━━━ STORED DATA

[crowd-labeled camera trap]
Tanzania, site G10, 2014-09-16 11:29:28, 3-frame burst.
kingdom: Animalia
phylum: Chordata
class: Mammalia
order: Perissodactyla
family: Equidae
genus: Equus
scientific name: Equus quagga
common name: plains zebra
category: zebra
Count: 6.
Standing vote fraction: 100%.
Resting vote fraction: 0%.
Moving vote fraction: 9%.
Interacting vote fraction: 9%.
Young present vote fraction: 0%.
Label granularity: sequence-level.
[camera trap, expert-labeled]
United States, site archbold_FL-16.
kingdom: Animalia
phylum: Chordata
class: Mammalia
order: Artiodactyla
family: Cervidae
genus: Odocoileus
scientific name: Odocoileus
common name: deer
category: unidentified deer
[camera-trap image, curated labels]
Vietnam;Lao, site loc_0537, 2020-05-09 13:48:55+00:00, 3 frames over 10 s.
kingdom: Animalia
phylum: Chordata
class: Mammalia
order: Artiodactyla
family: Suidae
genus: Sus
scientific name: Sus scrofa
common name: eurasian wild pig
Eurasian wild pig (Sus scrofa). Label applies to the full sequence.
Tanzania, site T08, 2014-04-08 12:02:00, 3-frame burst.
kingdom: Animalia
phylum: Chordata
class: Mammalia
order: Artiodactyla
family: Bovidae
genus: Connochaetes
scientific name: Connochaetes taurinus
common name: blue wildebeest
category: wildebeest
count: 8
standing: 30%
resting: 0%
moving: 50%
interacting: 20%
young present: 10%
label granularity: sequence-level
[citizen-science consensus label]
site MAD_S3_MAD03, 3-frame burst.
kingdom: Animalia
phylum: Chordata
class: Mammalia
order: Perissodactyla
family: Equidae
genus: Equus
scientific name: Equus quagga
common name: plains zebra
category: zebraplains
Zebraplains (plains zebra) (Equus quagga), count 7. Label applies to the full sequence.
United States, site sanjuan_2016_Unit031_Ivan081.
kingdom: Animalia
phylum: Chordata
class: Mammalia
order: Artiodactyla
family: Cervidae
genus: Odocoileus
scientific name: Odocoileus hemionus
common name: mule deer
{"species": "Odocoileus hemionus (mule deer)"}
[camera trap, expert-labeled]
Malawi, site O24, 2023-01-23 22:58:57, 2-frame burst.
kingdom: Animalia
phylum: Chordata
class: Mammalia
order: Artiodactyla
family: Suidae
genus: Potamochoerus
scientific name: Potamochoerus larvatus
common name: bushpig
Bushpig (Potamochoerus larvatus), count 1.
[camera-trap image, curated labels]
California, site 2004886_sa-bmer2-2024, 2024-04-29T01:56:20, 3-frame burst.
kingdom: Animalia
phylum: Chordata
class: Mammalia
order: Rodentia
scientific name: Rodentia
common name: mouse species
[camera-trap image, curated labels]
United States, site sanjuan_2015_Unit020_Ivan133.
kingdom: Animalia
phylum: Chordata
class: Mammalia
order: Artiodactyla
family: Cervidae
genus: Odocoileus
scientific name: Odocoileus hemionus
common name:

━━━━━━

> **TRY IT**: Give the entries again in full, with nothing changed.

> **SOLUTION TO THE EXERCISE**:
[crowd-labeled camera trap]
Tanzania, site G10, 2014-09-16 11:29:28, 3-frame burst.
kingdom: Animalia
phylum: Chordata
class: Mammalia
order: Perissodactyla
family: Equidae
genus: Equus
scientific name: Equus quagga
common name: plains zebra
category: zebra
Count: 6.
Standing vote fraction: 100%.
Resting vote fraction: 0%.
Moving vote fraction: 9%.
Interacting vote fraction: 9%.
Young present vote fraction: 0%.
Label granularity: sequence-level.
[camera trap, expert-labeled]
United States, site archbold_FL-16.
kingdom: Animalia
phylum: Chordata
class: Mammalia
order: Artiodactyla
family: Cervidae
genus: Odocoileus
scientific name: Odocoileus
common name: deer
category: unidentified deer
[camera-trap image, curated labels]
Vietnam;Lao, site loc_0537, 2020-05-09 13:48:55+00:00, 3 frames over 10 s.
kingdom: Animalia
phylum: Chordata
class: Mammalia
order: Artiodactyla
family: Suidae
genus: Sus
scientific name: Sus scrofa
common name: eurasian wild pig
Eurasian wild pig (Sus scrofa). Label applies to the full sequence.
Tanzania, site T08, 2014-04-08 12:02:00, 3-frame burst.
kingdom: Animalia
phylum: Chordata
class: Mammalia
order: Artiodactyla
family: Bovidae
genus: Connochaetes
scientific name: Connochaetes taurinus
common name: blue wildebeest
category: wildebeest
count: 8
standing: 30%
resting: 0%
moving: 50%
interacting: 20%
young present: 10%
label granularity: sequence-level
[citizen-science consensus label]
site MAD_S3_MAD03, 3-frame burst.
kingdom: Animalia
phylum: Chordata
class: Mammalia
order: Perissodactyla
family: Equidae
genus: Equus
scientific name: Equus quagga
common name: plains zebra
category: zebraplains
Zebraplains (plains zebra) (Equus quagga), count 7. Label applies to the full sequence.
United States, site sanjuan_2016_Unit031_Ivan081.
kingdom: Animalia
phylum: Chordata
class: Mammalia
order: Artiodactyla
family: Cervidae
genus: Odocoileus
scientific name: Odocoileus hemionus
common name: mule deer
{"species": "Odocoileus hemionus (mule deer)"}
[camera trap, expert-labeled]
Malawi, site O24, 2023-01-23 22:58:57, 2-frame burst.
kingdom: Animalia
phylum: Chordata
class: Mammalia
order: Artiodactyla
family: Suidae
genus: Potamochoerus
scientific name: Potamochoerus larvatus
common name: bushpig
Bushpig (Potamochoerus larvatus), count 1.
[camera-trap image, curated labels]
California, site 2004886_sa-bmer2-2024, 2024-04-29T01:56:20, 3-frame burst.
kingdom: Animalia
phylum: Chordata
class: Mammalia
order: Rodentia
scientific name: Rodentia
common name: mouse species
[camera-trap image, curated labels]
United States, site sanjuan_2015_Unit020_Ivan133.
kingdom: Animalia
phylum: Chordata
class: Mammalia
order: Artiodactyla
family: Cervidae
genus: Odocoileus
scientific name: Odocoileus hemionus
common name:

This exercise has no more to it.